こうした赤ちゃんは、皮膚が敏感でダニやホコリ、食物などの物質によってアレルギー反応を起こしやすい体質を持っている可能性が高く、アトピー性皮膚炎になりやすいと考えられます。
汗や汚れでもアトピーに
アレルギー以外にも、汗や汚れによって皮膚が炎症を起こしやすく、乾燥肌で皮膚の防御機能が弱い赤ちゃんもアトピー性皮膚炎にかかりやすいとされています。
このようなアトピー性皮膚炎にかかりやすい赤ちゃんが、実際にアトピー性皮膚炎にかかるきっかけには、前述したように次のようなものが考えられます。
・アレルギーを引き起こす物質(ダニ、埃、塵、ペットの毛、花粉等)
・汗やおむつ、衣類の摩擦によっておこる刺激
・精神的ストレス
アトピー性皮膚炎になりやすい赤ちゃんは、こうした悪化因子(原因)によってアトピー性皮膚炎を発症します。
タンパク質や皮脂が原因のアトピー
また赤ちゃんのアトピー性皮膚炎が増えている中で、その原因の一つとして、 離乳食として様々な蛋白質をとるのが少し早すぎたり、量が多すぎることもひとつの原因と考えられています。
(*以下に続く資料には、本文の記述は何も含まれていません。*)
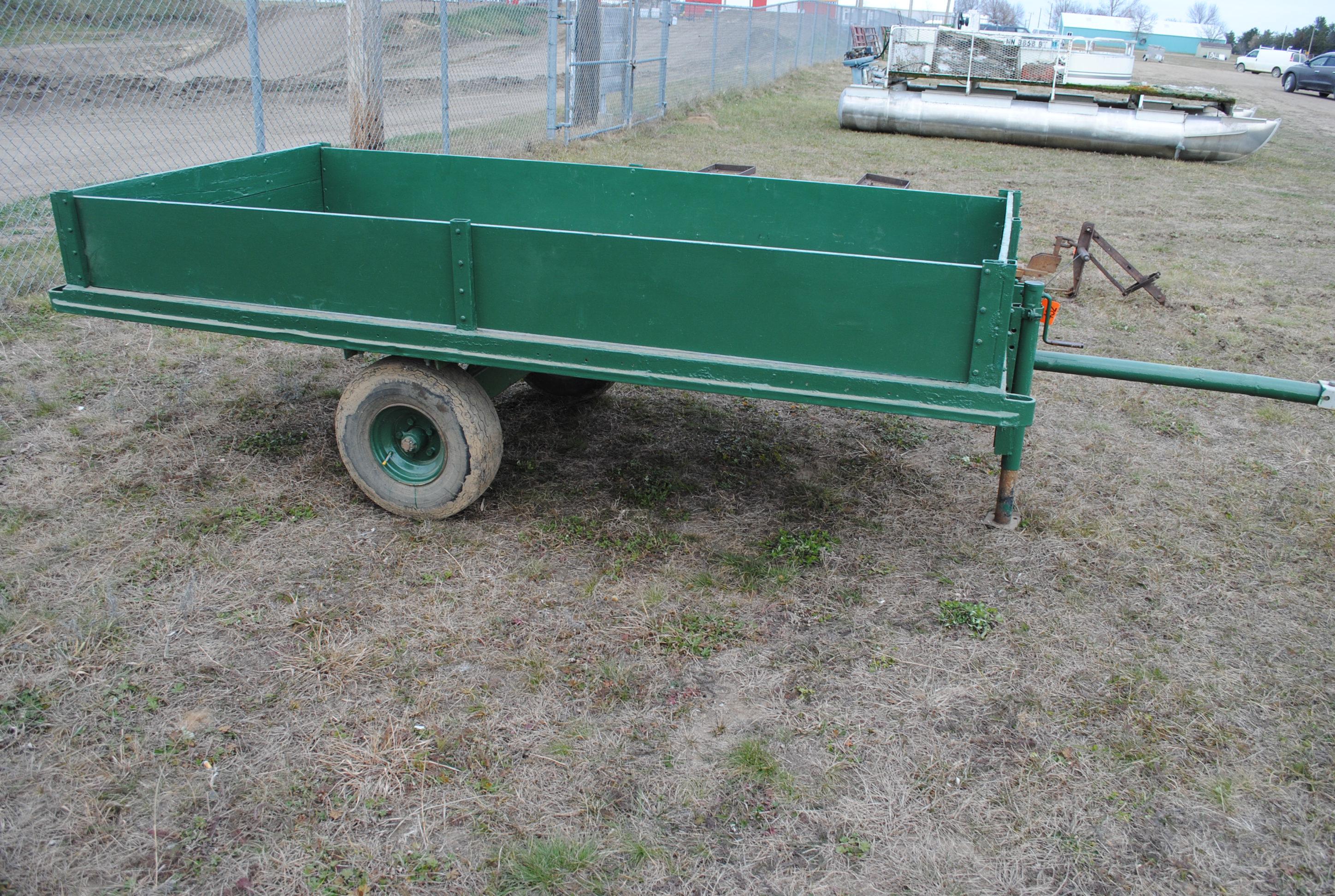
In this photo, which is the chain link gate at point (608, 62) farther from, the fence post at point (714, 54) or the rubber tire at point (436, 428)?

生後4〜5か月の赤ちゃんの場合、その時点では食物アレルギーがはっきりしない場合でも、やがて食物アレルギーがはっきりしてくることがあります。
赤ちゃんのアトピー性皮膚炎の予防としては、離乳食をあまり急がないようにすることです。
また、小麦のアレルギーが増えているので、主食はお米中心にするほうが良いでしょう。いずれにしても、離乳食の計画は、小児科医とよく相談することも重要です。
また赤ちゃんのアトピー性皮膚炎に関わらず、アトピー自体、遺伝的に皮脂が非常に少ないことが原因とも言われています。
近年、皮膚の一番表面の角層に存在する脂質であるセラミドが少ないという報告もあり、セラミドの生成に関わる遺伝子が注目されています。
常駐菌が原因のアトピー
またアトピー性皮膚炎の原因には皮膚に常在している細菌の影響も考えられます。
細菌が病変部位から進入するなどで特異的な感染症を併発することが多いほか、湿潤した病変部位は健常な皮膚よりも常在菌の数が多いことも知られています。
これらの菌体成分により免疫応答が過剰になり症状が悪化するとも言われています。
またアトピーに限らず、肌に負担をかけることとして、シャワーの水道水に含まれる塩素の有害さも指摘されています。塩素除去などのシャワーヘッドを使うなり、対策が必要でしょう。